All the former residents of the blue pot are now settled in another blue pot in the living room for the time being. ( I bought both these pots in the middle of the winter when they were clearance items, along with a pump and a few plants. )
I put a layer of pea gravel then a mixture of potting soil, garden soil and coir, (not much really) and then a topping of washed play sand in an old ten gallon tank yesterday. Into that I planted most of the plants from the grow tin. I left the crypts in their pots and just planted the whole pot in the substrate. I have a new tight lid for that tank ( I stepped on the old one) and I stuck an old fluorescent light on top for now. The water level is about an inch above the substrate. I may need to raise it, we’ll see. I still need to figure out how to circulate the water to keep things from becoming too anaerobic.


----------



## londonloco (Sep 25, 2005)

I did have a large endler colony I've sustained for over 18 months, I say "did" because numbers have dwindled with an outside tub experiment that didn't go well this summer, epic fail comes to mind . What I have left is in a 20g long, hoping to increase numbers again.

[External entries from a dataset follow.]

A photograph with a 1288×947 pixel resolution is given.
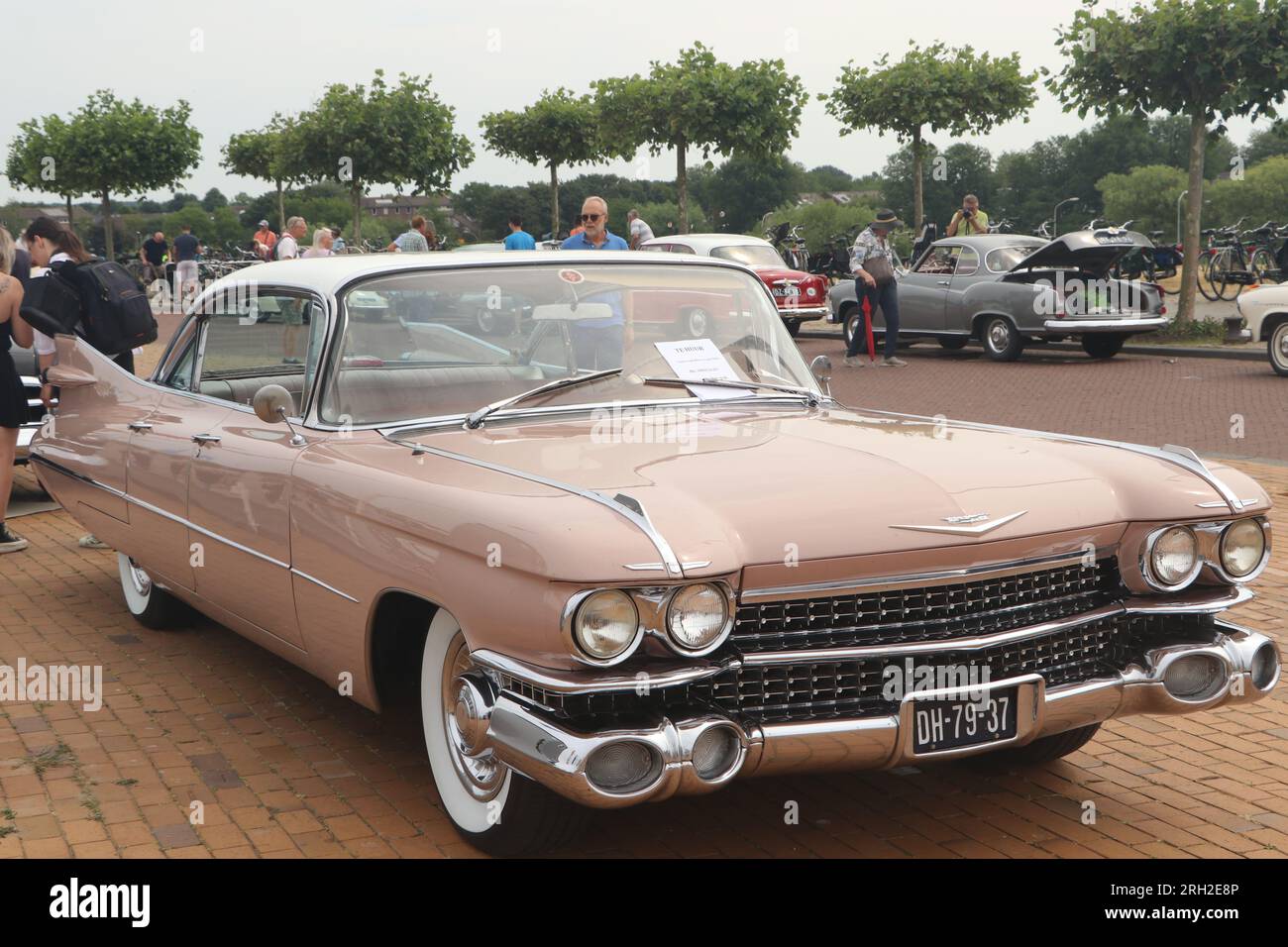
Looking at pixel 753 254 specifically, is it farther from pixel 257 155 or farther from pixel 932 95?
pixel 257 155

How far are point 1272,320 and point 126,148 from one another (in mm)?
33274

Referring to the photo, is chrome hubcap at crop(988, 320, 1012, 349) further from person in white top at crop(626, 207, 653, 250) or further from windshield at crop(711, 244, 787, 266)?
windshield at crop(711, 244, 787, 266)

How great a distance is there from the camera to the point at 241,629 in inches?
196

I suscribed to this thread because I really like "jar" or in this case "pot" projects. I have one 2.5g jar, that sits on top of our community laptop table. It has one anubius tied to a rock that has gone from 5 leaves to literally 15 leaves in less than 2 years. I keep a betta (male or female, depending on what I have on hand) in the summer months and white cloud minnows in the winter months in it. I change 90% of the water once a week, I wipe off of the leaves with a paper towel on WC day. It has no light, just ambient room light, which includes a sky light 20 feet above the table. 

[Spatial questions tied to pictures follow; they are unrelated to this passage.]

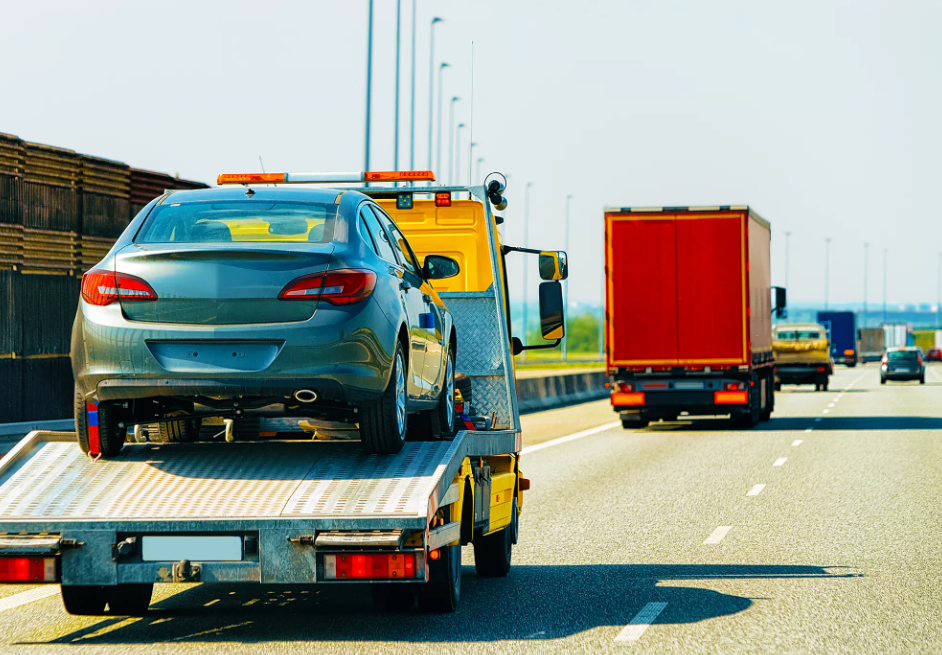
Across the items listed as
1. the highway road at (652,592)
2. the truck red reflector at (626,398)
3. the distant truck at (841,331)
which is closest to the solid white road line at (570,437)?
the truck red reflector at (626,398)

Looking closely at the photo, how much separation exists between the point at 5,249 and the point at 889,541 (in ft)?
27.3

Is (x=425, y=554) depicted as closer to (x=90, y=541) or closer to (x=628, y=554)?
(x=90, y=541)

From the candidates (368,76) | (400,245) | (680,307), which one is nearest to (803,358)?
(368,76)

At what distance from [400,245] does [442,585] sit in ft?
6.71

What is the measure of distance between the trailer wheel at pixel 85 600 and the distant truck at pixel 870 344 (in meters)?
112

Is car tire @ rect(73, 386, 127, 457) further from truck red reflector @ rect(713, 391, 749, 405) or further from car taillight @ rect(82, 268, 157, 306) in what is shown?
truck red reflector @ rect(713, 391, 749, 405)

I'm hoping those pics eventually show up, I'd like to see them.


----------



## BruceF (Aug 5, 2011)

I am sure your imagination is better than the pictures. 

I used to have a large 10 gallon lab jar. I kept a betta in it and just used an air stone, without a light near a window. The tricky part was actually the winter sun coming directly in the window. Originally I did daily water changes but I came to prefer the air stone. Unfortunately I broke it. 
Now I have two 2.5 gallon jars with lids that I use as terrariums. I have been growing mosses in one, not aquatic. The other one I am using right now to try and grow some African violets from leaves. . 
The ceramic pots just reminded me of pictures I saw years ago of betta farms in Asia. They are like little pools of water. They are great for emersed plants and the fish in them are always a surprise to people. 
You’ll have to post a picture of your jar.


----------